The federal holiday to honor the life and legacy of Martin Luther King Jr. has evolved since its inception in 1986. But there is one tradition that Kelley Cornish, TD's Global Head of Diversity & Inclusion, always makes sure to follow.
"The commemoration of his legacy inspires me to push the envelope a little bit more in all areas of my life and be the voice of change that is needed in spite of resistance," said Kelley, "What inspires me most about Dr. King's life is the courageous leadership that he embodied. He spoke the truth to power and led with such confidence and conviction."
For Kelley, the realization of Dr. King's dream has been her life's work as she has dedicated her career to those ideals in her more than 25 years working in Diversity & Inclusion. In 2017, Kelley joined TD as Head of U.S. Diversity and Inclusion for TD Bank. In November, she was promoted to become the first Head of Global Diversity and Inclusion for the TD Bank Group.
Kelley shared her thoughts below on the holiday and the impact of Dr. King's legacy.
What are some of the shared values that TD Bank has with Dr. King and his quest for racial equality and social justice?
From equality to leadership to education, Dr. King had endless values as a leader during the Civil Rights Era. At TD, we strive to Be the Better Bank through enriching the lives of our customers, communities and colleagues.
Being the Better Bank aligns with so many of Martin Luther King, Jr.'s beliefs. He often spoke of community, equality, human dignity, justice and service. These are all values we instill in our professionals to embrace diversity and respect one another. This is key in how we build relationships with our customers, as well as support the communities where our customers and colleagues live and thrive.

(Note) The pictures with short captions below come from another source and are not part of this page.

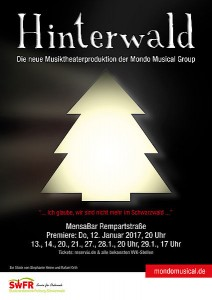 Mondo Musical Group Hinterwald plakat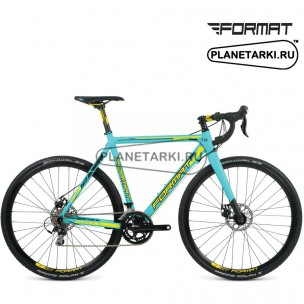 """Велосипед Format 2312 700C(28"""") 2016 морская волна/черный"""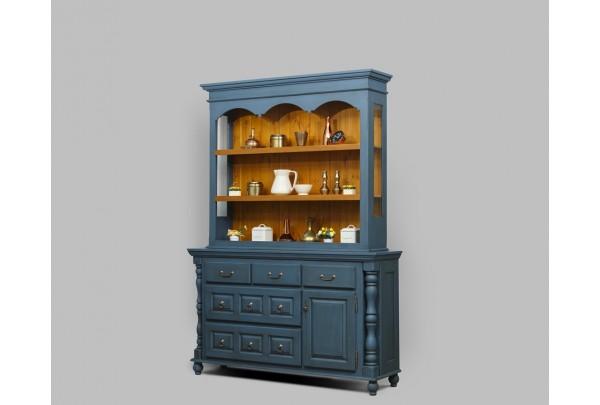 Сервант Валенсия 2-65 • Мебель «ВАЛЕНСИЯ»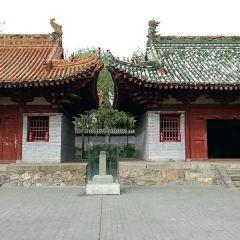 二郎廟のユーザー投稿写真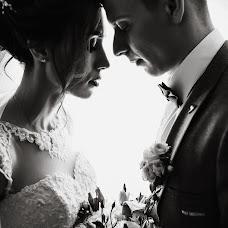 Wedding photographer Ruslan Fedyushin (Rylik7). Photo of 02.07.2018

What would be the most critical step that needs to be made in the next decade so that we can achieve MLK's dream?
To continue to bring Martin Luther King, Jr.'s dream alive as a society and as businesses we need to be intentional and bold in moving from awareness to action. This comes with continuous education with respect for one another.
"The function of education is to teach one to think intensively and to think critically. Intelligence plus character — that is the goal of true education." Dr. King said. So many times we take for granted that people know about the lives and shoes that others walk in, however this is usually not the case.
We really need work sessions in our businesses and communities committed to listening, hearing and seeking to understand another person's perspective on how they live, what they believe, how they feel they can bring their best self to work and how these perspectives intersect with an organization's core values.
I've dedicated my professional life to the achievement of Martin Luther King's dream. We've made significant progress, but there is still much work to be done. It's a challenge that I feel is the most important one we face, not only in the U.S. but globally as well. I look forward to continuing the fight for racial equality and justice.